_Supplied records_.
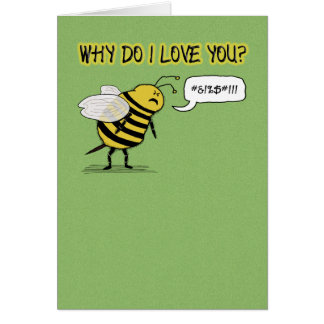 Funny Love and Romance Just Bee Cuss Card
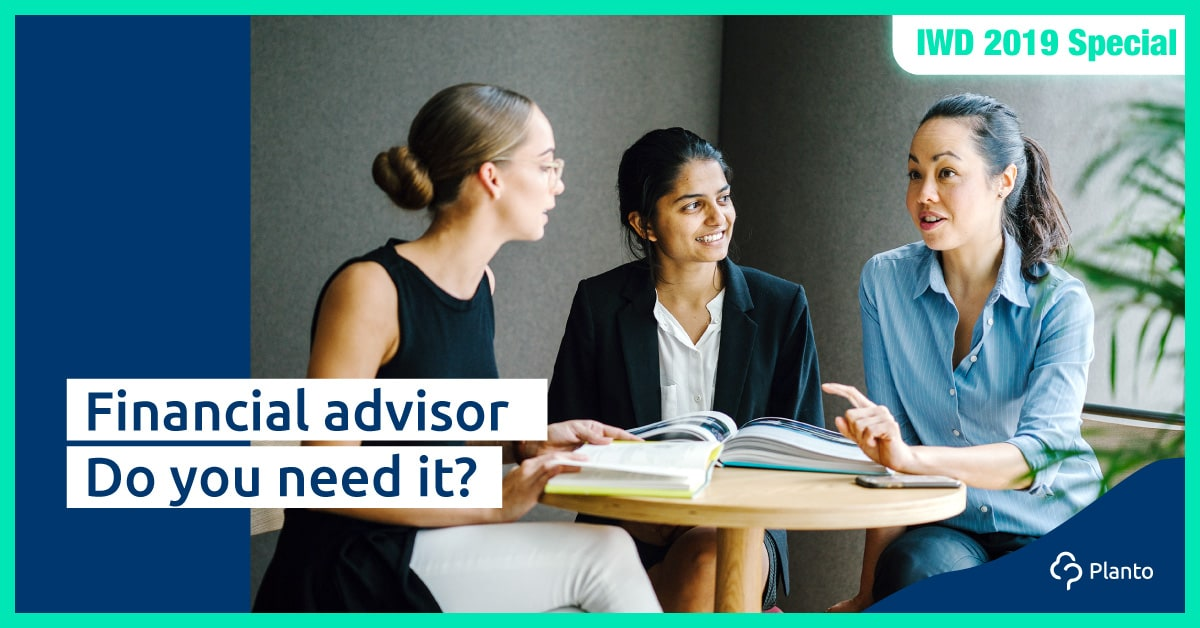 [IWD 2019] Financial Advisor – Do you need it?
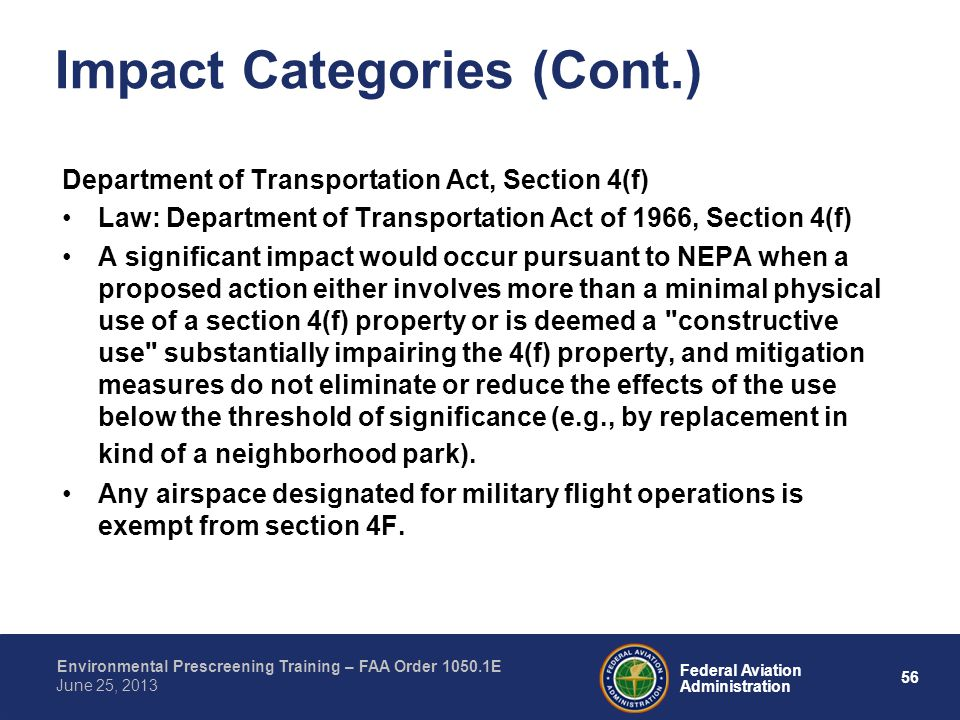 56 Federal Aviation Administration Environmental Prescreening Training – FAA Order 1050.1E June 25, 2013 Impact Categories (Cont.) Department of Transportation Act, Section 4(f) Law: Department of Transportation Act of 1966, Section 4(f) A significant impact would occur pursuant to NEPA when a proposed action either involves more than a minimal physical use of a section 4(f) property or is deemed a constructive use substantially impairing the 4(f) property, and mitigation measures do not eliminate or reduce the effects of the use below the threshold of significance (e.g., by replacement in kind of a neighborhood park).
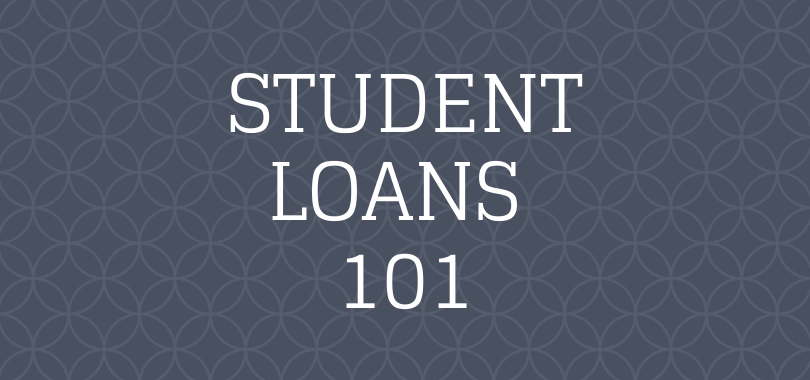 "A dark blue background with white text overlayed that says ""student loans 101."""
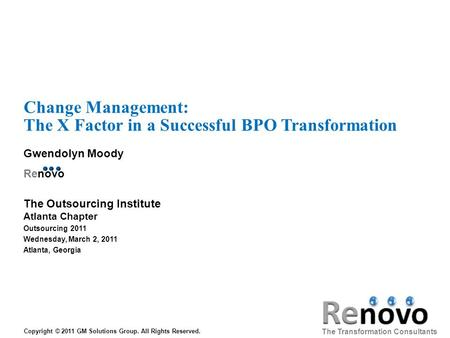Change Management: The X Factor in a Successful BPO Transformation Gwendolyn Moody Renovo The Transformation Consultants Copyright © 2011 GM Solutions.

_Instructions for the task_. Leave out the pictures and reproduce the rest of the listing exactly.

_Exercise output_.
 Funny Love and Romance Just Bee Cuss Card
 [IWD 2019] Financial Advisor – Do you need it?
 56 Federal Aviation Administration Environmental Prescreening Training – FAA Order 1050.1E June 25, 2013 Impact Categories (Cont.) Department of Transportation Act, Section 4(f) Law: Department of Transportation Act of 1966, Section 4(f) A significant impact would occur pursuant to NEPA when a proposed action either involves more than a minimal physical use of a section 4(f) property or is deemed a constructive use substantially impairing the 4(f) property, and mitigation measures do not eliminate or reduce the effects of the use below the threshold of significance (e.g., by replacement in kind of a neighborhood park).
 "A dark blue background with white text overlayed that says ""student loans 101."""
Change Management: The X Factor in a Successful BPO Transformation Gwendolyn Moody Renovo The Transformation Consultants Copyright © 2011 GM Solutions.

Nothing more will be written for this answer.